Tuesday, May 4, 2010

"Friends are the most important ingredient in this recipe of life."

This quote rings sooooo true to my heart--especially in the light of how precious my friends are!!! For the past week, Ive been planning a trip to Cumberland Transit to purchase a pair of Chacos but I was too busy to make it there! ... and last night, I was handed a bag with a brand new pair of chacos, a t-shirt, and 6-week underwear (I'm still trying to figure those out haha) from my friends!!!! As I told them last night, while their gifts equipped my body, their friendship has equipped my heart. More and more, I am convinced that people are the most important part of life---that they are WAY more important than money, activities, grades, careers---that relationships are the most valuable investment we can make.... that I want my life to be about my friends, making them smile, making sure they know how much I love them and how much they matter, and mostly, giving them hugs...BECAUSE:

Scientific Research has shown that "Every human being needs four hugs per day merely to survive. Eight hugs per day to maintain oneself at a strong emotional level. Twelve hugs per day to grow and become a better person." So never underestimate the value of a hug, or the value of making people feel loved.

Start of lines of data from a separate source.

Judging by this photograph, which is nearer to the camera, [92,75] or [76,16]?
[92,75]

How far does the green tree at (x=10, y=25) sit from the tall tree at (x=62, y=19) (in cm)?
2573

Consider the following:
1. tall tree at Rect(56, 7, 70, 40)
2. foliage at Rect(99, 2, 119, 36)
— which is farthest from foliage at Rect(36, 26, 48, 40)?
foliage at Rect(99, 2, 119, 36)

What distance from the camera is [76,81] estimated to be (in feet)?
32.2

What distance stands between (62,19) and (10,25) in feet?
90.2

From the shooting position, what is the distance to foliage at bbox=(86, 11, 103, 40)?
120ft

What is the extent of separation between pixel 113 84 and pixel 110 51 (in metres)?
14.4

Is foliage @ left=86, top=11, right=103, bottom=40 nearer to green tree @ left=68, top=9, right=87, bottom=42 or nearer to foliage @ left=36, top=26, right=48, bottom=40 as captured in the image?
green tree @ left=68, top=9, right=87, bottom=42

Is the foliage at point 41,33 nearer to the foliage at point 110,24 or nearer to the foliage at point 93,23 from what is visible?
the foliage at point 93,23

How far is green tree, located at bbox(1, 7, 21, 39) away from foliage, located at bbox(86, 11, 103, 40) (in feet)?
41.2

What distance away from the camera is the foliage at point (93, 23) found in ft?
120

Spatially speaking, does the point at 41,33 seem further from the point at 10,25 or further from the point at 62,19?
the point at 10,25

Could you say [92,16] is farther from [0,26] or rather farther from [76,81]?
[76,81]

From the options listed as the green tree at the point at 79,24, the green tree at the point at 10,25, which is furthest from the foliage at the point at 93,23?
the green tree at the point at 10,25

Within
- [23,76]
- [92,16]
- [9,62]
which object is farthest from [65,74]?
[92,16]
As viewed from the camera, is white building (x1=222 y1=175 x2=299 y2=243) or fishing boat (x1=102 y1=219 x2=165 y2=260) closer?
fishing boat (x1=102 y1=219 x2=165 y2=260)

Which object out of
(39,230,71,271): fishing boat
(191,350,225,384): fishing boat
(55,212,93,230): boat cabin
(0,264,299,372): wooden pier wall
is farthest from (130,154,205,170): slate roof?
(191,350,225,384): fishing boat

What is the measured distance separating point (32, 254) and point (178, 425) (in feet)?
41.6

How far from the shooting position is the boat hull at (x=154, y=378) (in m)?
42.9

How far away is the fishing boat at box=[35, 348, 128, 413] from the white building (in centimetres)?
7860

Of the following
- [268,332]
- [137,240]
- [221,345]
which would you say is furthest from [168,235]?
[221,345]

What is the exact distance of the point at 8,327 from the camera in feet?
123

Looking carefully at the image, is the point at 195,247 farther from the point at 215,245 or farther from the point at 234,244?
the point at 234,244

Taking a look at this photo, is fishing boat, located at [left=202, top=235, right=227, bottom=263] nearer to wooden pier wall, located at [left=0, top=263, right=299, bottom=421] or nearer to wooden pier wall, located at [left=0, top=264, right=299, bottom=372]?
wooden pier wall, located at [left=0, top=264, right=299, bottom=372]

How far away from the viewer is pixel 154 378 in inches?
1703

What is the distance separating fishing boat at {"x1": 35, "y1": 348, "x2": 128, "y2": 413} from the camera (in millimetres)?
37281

One of my favorite quotes EVER is by Maya Angelou: "I've learned that people will forget what you said, people will forget what you did, but people will never forget how you made them feel."

Peace. :)

Sunday, May 2, 2010

Apocalypse 2010?

So to say that the past few days have been a "whirlwind" would be leaving out the fact that Nashville has had a tornado and severe flooding for the past 48 hours...that the roof of my dorm has been leaking and now my floor has no running water...that I am having a neurological allergic reaction to the polio vaccine I got on Wednesday...that I went to the ER a few nights ago for muscle tremors, dizziness, nausea, and severe headache and met with an Indian neurologist (chance? I think not :)) who thinks I had a seizure, and my body is freaking out in response to the vaccine...that despite all of this, our Father promises:
1 But now, this is what the LORD says—
he who created you, O Jacob,
he who formed you, O Israel:
"Fear not, for I have redeemed you;
I have summoned you by name; you are mine.
2 When you pass through the waters,
I will be with you;
and when you pass through the rivers,
they will not sweep over you.
When you walk through the fire,
you will not be burned;
the flames will not set you ablaze.

3 For I am the LORD, your God,
the Holy One of Israel, your Savior;
I give Egypt for your ransom,
Cush [a] and Seba in your stead.

4 Since you are precious and honored in my sight,
and because I love you,
I will give men in exchange for you,
and people in exchange for your life.

5 Do not be afraid, for I am with you;
I will bring your children from the east
and gather you from the west."

He is so good--and I am so overwhelmed by His care for ALL His children that are "precious and honored in my sight," and I'm brought to my knees by His grace---that no matter what storm or fire in my life that I may face now or while I am India, He is there...that no matter how faithless I am, He is always faithful.